Wiseau Triumphant: 'The Disaster Artist' reveals the man behind the curtain

Charlyne Yi, Kelly Oxford, Seth Rogen, Paul Scheer, and Dave Franco in "The Disaster Artist" (Photo: A24)

The Disaster Artist
4 out of 5 Stars

Director: James Franco
Writers: Scott Neustadter, Michael H. Weber
Starring: James Franco, Dave Franco, Ari Graynor
Genre: Biography, Comedy, Drama
Rated: R for language throughout and some sexuality/nudity

Synopsis: The improbable story behind Tommy Wiseau’s infamously bad cult film “The Room.”

Review: A few weeks ago, I had the opportunity to watch “The Room” in a theater with a hundred or so rabid fans of the film. I’d seen bits and pieces of the movie, but I’d never sat down to watch it in its entirety. Make no mistake, “The Room” is poorly made and there are aspects of the way the story was filmed that feel torturous and exploitive. And yet, the experience of watching “The Room” was a joyous experience as plastic spoons rained down from above and giant inflated footballs were thrown across the theater. Worst film ever made? Probably not, but it certainly has to be in the conversation.

What gets lost in all of this is that Tommy Wiseau, the director, writer and star of “The Room,” made a film that somehow managed to become a culture phenomenon.

If you asked me, which you haven’t, I’d say the secret to the success is Wiseau himself. Wiseau is a bizarre enigma, the sort of character that most writers wouldn’t dare to create. So of course, James Franco, a character of sorts in his own right, would direct and star (as Wiseau, no less) in a film dedicated to exploring the making of “The Room.”

And you know what? It’s a pretty amazing story that makes for an extremely enjoyable film.

“The Disaster Artist” is a celebration and a cautionary tale. It is part American Dream and part American Delusion. It could have been a Christopher Guest film, but it was true, so someone else had to make it.

My fear was that Franco, along with co-stars Dave Franco, Ari Graynor, Seth Rogan, Alison Brie and Jacki Weaver, would be laughing at Wiseau and exploiting his eccentricities in hopes of making a few dollars from the millennial crowd, Instead, the film is actually a labor of love made by people who are as fascinated with Wiseau and the making of his film as they are bewildered by the film itself.

Bewildered, but entertained.

“The Disaster Artist” is a funny film, but it is also a film that respects the story it is telling.
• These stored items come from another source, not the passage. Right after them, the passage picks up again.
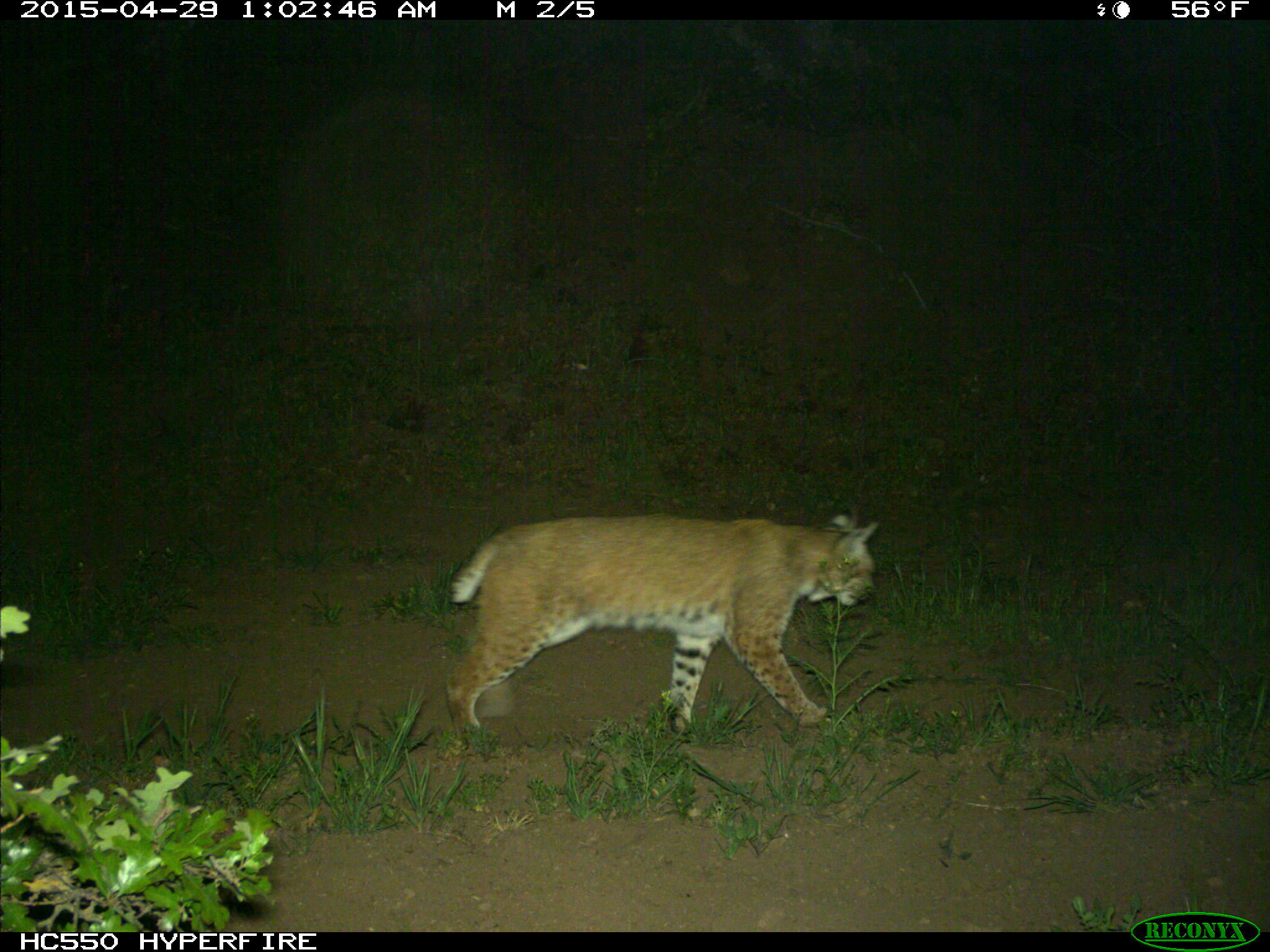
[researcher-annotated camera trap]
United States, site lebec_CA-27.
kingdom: Animalia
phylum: Chordata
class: Mammalia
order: Carnivora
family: Felidae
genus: Lynx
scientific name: Lynx rufus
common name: bobcat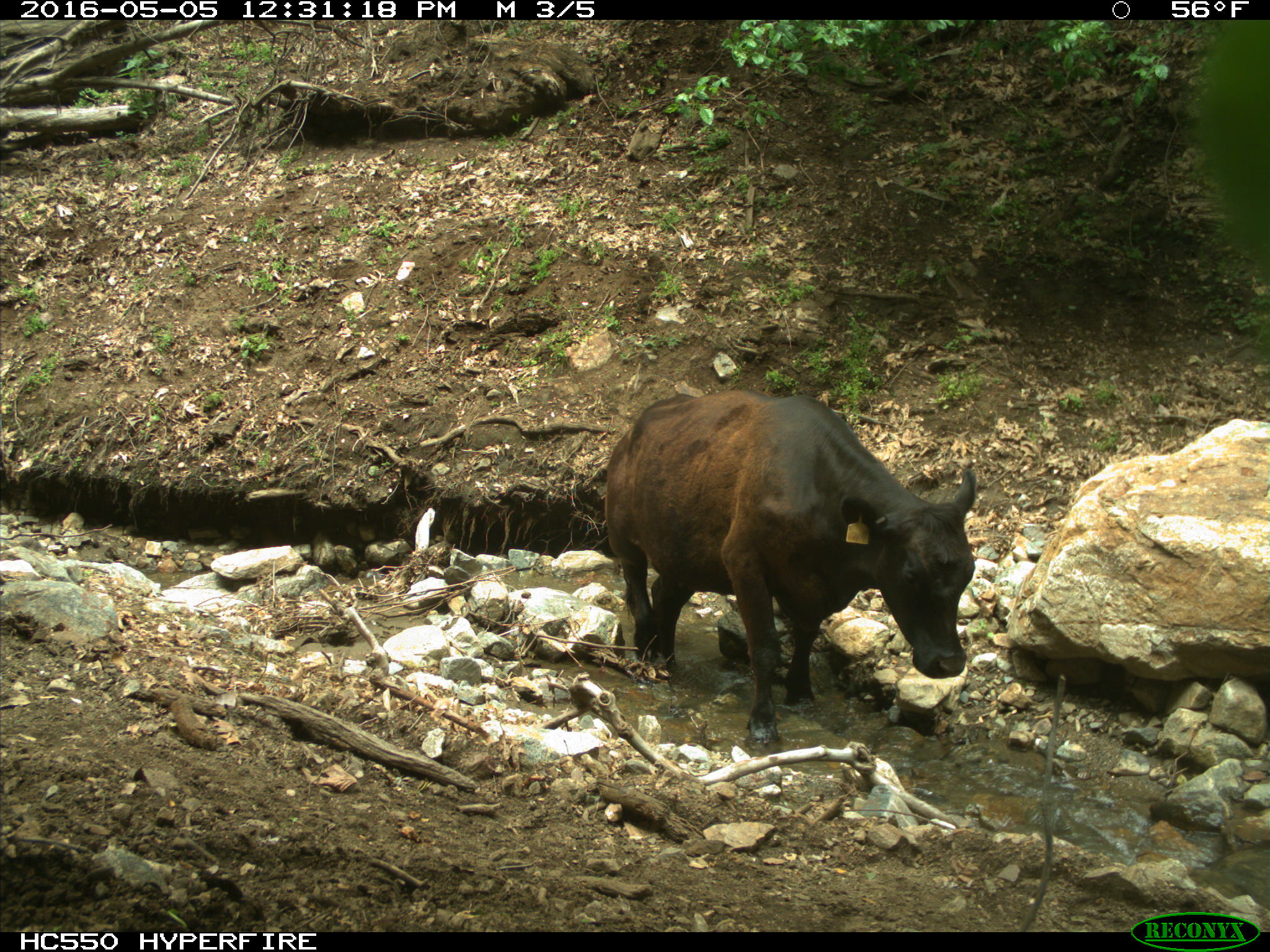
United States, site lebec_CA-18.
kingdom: Animalia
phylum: Chordata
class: Mammalia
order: Artiodactyla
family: Bovidae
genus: Bos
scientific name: Bos taurus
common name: domestic cow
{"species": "Bos taurus (domestic cow)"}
It would be easy to make a film that simply mocks Wiseau and his efforts to make a Hollywood masterpiece. It is far more difficult to make a film that not only makes the audience care about Wiseau, but also feel a mixture of sadness and joy when it comes to the way his film was received. It is a film about people who went to Hollywood to find fortune and fame and had to settle for being part of something that is beloved because it is awful. There is some sadness there. That's the double-edged sword of fame. You can aspire to be well known, but you can’t always determine what you are known for.

Franco and his team have made a film that is filled with affection. The story is strange enough, no need to embellish or overplay it. Just tell it.

There's no need to have seen "The Room" but, should you choose to, I highly suggest you do so with an audience. The rowdier the better.

Franco is a workaholic. In any given year, he’ll appear in a dozen or so different projects. He’s so ever present that sometimes it’s easy to overlook how talented he is. It takes films like “Milk,” “127 Hours” or “The Disaster Artist” to remind us that we’ve taken him for granted. Maybe he has taken his own talent for granted. Don’t be surprised if an Academy Award nomination is forthcoming.